START Text section

Piston Core 26

Previous posts in the New Guinea region have discussed sites adjacent to delta fronts. Nearshore sediments are typically variable in nature consisting of sand, mud, pebble-sized particles, and biogenic material. Here, we will focus on piston core 26 (PC26), a drill site furthest from the shoreline.  PC26 was extracted south of Manus Island at a water depth of 875 m and a subsurface depth of 48-49 cm. Sediment deposition in deep water environments, located on the abyssal plain, build up at reduced rates. These decreased rates of sediment accumulation are due to the limiting factors of particle transport; volcanic ash and windborne particles are slowly transported towards the open ocean environment. Therefore, we should expect sediment extracted from PC26 to be largely homogenous.

END Text section
START Record extracts

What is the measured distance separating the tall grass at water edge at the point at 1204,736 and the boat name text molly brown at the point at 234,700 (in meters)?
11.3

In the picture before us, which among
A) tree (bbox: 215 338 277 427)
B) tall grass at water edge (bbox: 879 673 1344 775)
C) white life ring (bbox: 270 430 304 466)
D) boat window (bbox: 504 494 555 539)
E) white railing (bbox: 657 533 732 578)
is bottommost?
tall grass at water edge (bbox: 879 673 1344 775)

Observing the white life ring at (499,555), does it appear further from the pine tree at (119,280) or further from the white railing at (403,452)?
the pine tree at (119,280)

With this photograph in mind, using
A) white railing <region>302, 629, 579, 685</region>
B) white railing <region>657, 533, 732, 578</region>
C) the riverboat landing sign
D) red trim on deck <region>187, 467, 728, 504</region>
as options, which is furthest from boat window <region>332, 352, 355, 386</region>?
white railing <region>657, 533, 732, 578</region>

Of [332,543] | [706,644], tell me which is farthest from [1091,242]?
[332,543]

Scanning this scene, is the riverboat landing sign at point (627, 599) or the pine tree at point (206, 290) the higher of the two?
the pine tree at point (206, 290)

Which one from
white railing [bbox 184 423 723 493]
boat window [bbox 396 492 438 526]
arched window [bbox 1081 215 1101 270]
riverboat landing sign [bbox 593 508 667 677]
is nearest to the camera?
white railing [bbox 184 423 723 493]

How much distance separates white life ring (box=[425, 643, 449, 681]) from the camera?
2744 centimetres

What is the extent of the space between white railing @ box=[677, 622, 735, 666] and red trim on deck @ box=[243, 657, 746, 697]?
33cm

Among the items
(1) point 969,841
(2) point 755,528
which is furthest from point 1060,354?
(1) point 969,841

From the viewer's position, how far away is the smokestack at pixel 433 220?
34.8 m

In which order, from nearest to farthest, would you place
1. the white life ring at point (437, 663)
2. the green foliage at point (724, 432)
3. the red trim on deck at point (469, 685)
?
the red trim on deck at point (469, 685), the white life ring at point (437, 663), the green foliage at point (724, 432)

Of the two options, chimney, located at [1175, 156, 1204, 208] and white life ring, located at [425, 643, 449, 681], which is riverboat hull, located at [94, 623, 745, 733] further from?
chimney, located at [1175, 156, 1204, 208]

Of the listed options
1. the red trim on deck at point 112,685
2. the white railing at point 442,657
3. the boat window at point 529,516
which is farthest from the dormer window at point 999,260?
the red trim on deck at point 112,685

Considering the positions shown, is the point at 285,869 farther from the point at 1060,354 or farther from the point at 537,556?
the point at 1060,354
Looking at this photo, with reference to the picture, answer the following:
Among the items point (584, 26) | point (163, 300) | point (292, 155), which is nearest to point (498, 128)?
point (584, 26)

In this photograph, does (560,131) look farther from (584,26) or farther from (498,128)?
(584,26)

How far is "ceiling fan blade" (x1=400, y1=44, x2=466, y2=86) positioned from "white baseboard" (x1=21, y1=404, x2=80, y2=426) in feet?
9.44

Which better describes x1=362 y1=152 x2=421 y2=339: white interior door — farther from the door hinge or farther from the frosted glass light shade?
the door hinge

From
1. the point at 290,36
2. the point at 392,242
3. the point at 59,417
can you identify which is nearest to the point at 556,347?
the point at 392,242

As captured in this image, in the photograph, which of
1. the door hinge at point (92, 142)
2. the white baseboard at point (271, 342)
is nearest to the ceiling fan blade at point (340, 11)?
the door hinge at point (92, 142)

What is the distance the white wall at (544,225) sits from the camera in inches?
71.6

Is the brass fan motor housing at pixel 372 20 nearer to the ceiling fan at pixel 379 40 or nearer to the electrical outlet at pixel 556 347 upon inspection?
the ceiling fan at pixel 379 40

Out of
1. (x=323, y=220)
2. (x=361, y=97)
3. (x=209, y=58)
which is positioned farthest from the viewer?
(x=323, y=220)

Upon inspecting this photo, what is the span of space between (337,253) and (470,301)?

END Record extracts

_What you need to do:_
**A)** According to the piston core 26 text above, at what water depth was PC26 extracted?
**B)** Extend the piston core 26 text from the point where it stops.

_Task-by-task results:_
**A)** 875 m

**B)**
Immediately, it is apparent that sediment from PC26 is predominantly biogenic material. The image above highlights several chambered tests, or shells of foraminifera. Their test are typically cemented with sand grains or other materials, and crystalline CaCO3 in the form of calcite or aragonite depending on the species. This particular species has large pores and exhibits a trochospiral chamber arrangement. A mature foraminifera may range from 100 µm to 200 cm in length. There are approximately 4,000 species of forams, although only a few modern species are in existence, making these microogranisms the most abundant shelled protists in the marine environment since the Cambrian period.

 

 

At close inspection, we can see an aggregate of coccolithophores settled within a foraminifera test. There is a distinctive difference in the size and shape of these two microorganisms that have the identical chemical compositions. Therefore, it is suitable to characterize this pelagic sediment as calcareous ooze, given its calcic nature. The remarkably small size of coccolithophores in comparison to forams does not limit its abundance in pelagic sediments. Calcareous oozes cover approximately one-thirds of the Earth’s entire surface, and due to seawater/carbonate interactions, calcareous ooze begins to dissolve below the calcium carbonate lysocline in the water column. Consequently, material below the calcium carbonate compensation depth calcareous ooze completely dissolves.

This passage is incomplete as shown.